FDA General Information 

The FDA is one of this nation's oldest consumer protection agencies. First and foremost, the FDA is a public health agency charged with protecting American consumers by enforcing the Federal Food, Drug and Cosmetic Act and several other public health related laws. It is the FDA's job to see that the food Americans eat is safe and wholesome, the cosmetics are safe, and the medicines and medical devices are both safe and effective.

The FDA uses scientific methods to provide the oversight that individuals could not possibly provide for themselves. The FDA provides protective regulatory and inspection services on behalf of society as a whole. Until the early 1990s, the FDA, similar to the overwhelming majority of regulatory based public agencies, was 100% funded by taxpayer dollars. As one of the first governmental consumer protection agencies, the agency had high social value, consumer respect, and trust (Hilts, 2003).

There are no easy solutions or simple answers to the economic, social, and societal problems inherent in American life. Most public administration related problems are wicked problems, and the 1992 funding solution of charging the pharmaceutical manufacturers "user fees," devised by Congress to cover a shortfall in the FDA's budget, is no different. Illustrated by Lewin's force field analysis theory, there are always two sides to every issue.

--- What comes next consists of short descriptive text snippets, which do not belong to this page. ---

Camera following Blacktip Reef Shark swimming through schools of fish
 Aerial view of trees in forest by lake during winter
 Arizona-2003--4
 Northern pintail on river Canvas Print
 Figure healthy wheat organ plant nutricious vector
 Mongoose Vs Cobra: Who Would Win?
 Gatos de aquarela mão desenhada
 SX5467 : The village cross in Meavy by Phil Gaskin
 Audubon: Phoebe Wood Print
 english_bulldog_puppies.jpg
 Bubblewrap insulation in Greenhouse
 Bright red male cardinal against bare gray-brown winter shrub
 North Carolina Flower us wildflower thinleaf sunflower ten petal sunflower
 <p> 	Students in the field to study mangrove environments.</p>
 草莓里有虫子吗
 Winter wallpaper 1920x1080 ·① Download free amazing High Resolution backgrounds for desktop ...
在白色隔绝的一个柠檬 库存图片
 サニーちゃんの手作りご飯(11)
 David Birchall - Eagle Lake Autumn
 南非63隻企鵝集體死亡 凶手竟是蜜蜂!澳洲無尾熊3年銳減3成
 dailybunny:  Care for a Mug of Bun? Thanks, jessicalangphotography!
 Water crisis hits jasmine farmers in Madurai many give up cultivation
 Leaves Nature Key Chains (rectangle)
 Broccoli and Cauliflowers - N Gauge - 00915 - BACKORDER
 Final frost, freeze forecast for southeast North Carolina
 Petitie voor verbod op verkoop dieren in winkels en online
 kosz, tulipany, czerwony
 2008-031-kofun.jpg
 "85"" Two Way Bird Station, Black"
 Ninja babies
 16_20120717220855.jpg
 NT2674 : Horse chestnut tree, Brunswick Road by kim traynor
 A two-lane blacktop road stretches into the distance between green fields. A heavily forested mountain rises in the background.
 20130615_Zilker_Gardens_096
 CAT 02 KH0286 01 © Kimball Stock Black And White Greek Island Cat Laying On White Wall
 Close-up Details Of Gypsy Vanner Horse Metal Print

When an overseeing public agency receives substantial financial support from the organizations it oversees, there is a potential for a conflict of interest where the agency must choose between two masters: the taxpayers who pay a portion of the budget and the organizations which fund another portion of the budget. Whether real or imagined, the very existence of the potential for having a financial conflict of interest makes the FDA's motives suspect and calls into question the agency's allegiance and legitimacy.  

Theoretical Considerations to Explain Changes Within the FDA Since User Fees 

·       Principal-agent theory. With the passage of PDUFA in 1992, Congress authorized the FDA to start collecting user fees from the pharmaceutical manufacturers. The addition of user fees altered the traditional principal-agent relationship between citizens and the FDA. With the addition of user fees, pharmaceutical manufacturers were able to take a principal position over FDA personnel throughout the agency.

·       Capture theory. The capture theory shows how, overtime, the changes and associated influences brought about by the new principal-agent relationship will cause a stronger association with the new principal in lieu of maintaining the former relationship. 

Altering Principal-Agent Relationship 

            Economic-based approaches have offered both a diagnosis of these problems and a theory to solve them. Beginning with the Nobel laureate Ronald Coase in 1937 and continuing through the work of theorists like Oliver Williamson in 1975, the economic-based approach began with a different premise (as cited in Kettl, 2000). Instead of seeing workers within a bureaucracy in an instrumental sense (e.g., people hired for the skills and controlled through hierarchal authority), economic-based theories view workers as self-interested individuals. This view of bureaucratic organizations has been labeled "principal-agent" theory (see Figure 1).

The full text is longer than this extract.